In respect to point (1) the following quote is useful: 



> *The Lord of the Rings: The Return of the King - Mount Doom *
> 
> And far away, as Frodo put on the Ring *and claimed it for his own, even in Sammath Naur the very heart of his realm, the Power in Barad-dúr was shaken...*


 
Frodo was arguably at this point solely possessed of the Ring and definitely for all intents and purposes _seizing _it. Furthermore, the power of Sauron was shaken, which in essence may be the evincing of a challenge on Frodo's behalf. Points (1) and (2) are arguably fulifilled. Frodo was potentially heroic despite his apparent cowardice on Weathertop but it is arguably point (3) where he fails. 



> *The Letters of JRR Tolkien - #246: From a letter to Mrs Eileen Elgar (drafts) *
> 
> *I do not think they could have attacked him with violence, nor laid hold upon him or taken him captive; they would have obeyed or feigned to obey any minor commands of his that did not interfere with their errand – laid upon them by Sauron, who still through their nine rings (which he held) had primary control of their wills. *


 
So, here we have it, depite the apparent Challenge (and if anyone disagrees as to whether Frodo evinced a challenge under the definition above please feel free to say so) the Nazgûl were never confused about who their Lord was. This brings us back to the fundamental question: 

*Why did Sauron keep the Nine Rings in his possession if there was no threat to the dominion maintained over the Nazgûl? Was it a precautionary measure? *

Other questions to note are: 
*Did Frodo issue a Challenge as to who had possession of the Ring?
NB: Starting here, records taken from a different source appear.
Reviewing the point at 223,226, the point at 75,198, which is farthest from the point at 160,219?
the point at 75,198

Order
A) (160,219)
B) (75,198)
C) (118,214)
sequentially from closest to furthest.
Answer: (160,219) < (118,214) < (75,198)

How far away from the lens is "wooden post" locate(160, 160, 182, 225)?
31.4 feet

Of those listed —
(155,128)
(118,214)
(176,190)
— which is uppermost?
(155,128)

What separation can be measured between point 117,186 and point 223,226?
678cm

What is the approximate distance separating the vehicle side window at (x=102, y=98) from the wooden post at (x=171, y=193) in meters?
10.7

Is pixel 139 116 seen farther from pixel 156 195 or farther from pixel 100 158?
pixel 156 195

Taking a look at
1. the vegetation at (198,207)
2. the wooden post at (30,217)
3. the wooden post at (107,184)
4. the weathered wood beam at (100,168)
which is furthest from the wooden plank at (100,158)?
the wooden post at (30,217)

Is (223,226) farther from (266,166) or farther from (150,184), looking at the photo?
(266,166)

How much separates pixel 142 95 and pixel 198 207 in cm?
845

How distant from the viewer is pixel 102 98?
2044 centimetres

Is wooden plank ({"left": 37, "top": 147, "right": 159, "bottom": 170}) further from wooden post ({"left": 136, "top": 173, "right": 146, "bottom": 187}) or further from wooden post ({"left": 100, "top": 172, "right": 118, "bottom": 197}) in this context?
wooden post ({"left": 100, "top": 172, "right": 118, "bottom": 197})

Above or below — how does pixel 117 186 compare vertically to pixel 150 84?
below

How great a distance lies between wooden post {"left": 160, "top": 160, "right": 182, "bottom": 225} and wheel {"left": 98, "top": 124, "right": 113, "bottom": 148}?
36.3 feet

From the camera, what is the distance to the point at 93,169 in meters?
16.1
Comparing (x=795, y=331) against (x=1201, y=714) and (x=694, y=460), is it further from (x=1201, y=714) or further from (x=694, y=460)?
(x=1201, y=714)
In order to establish new lordship over the Nazgûl, must the One Ring be seized or must it both be seized and Sauron defeated?*


----------



## Gordis (Dec 7, 2008)

Great opening posts, Belegûr, and interesting question.

I think the answer is rather simple: *Sauron kept the Nine Rings because it were these Rings that assured his dominion over the nazgul*. 

The nazgul were slaves of the Nine Rings - directly, and of the One only indirectly, through the Nine. 

*Who possesses the Nine has primary control over Nazgul; who possesses the One has only secondary control*. Who possesses no Ring, has no control. Sorry, access is denied, try another time.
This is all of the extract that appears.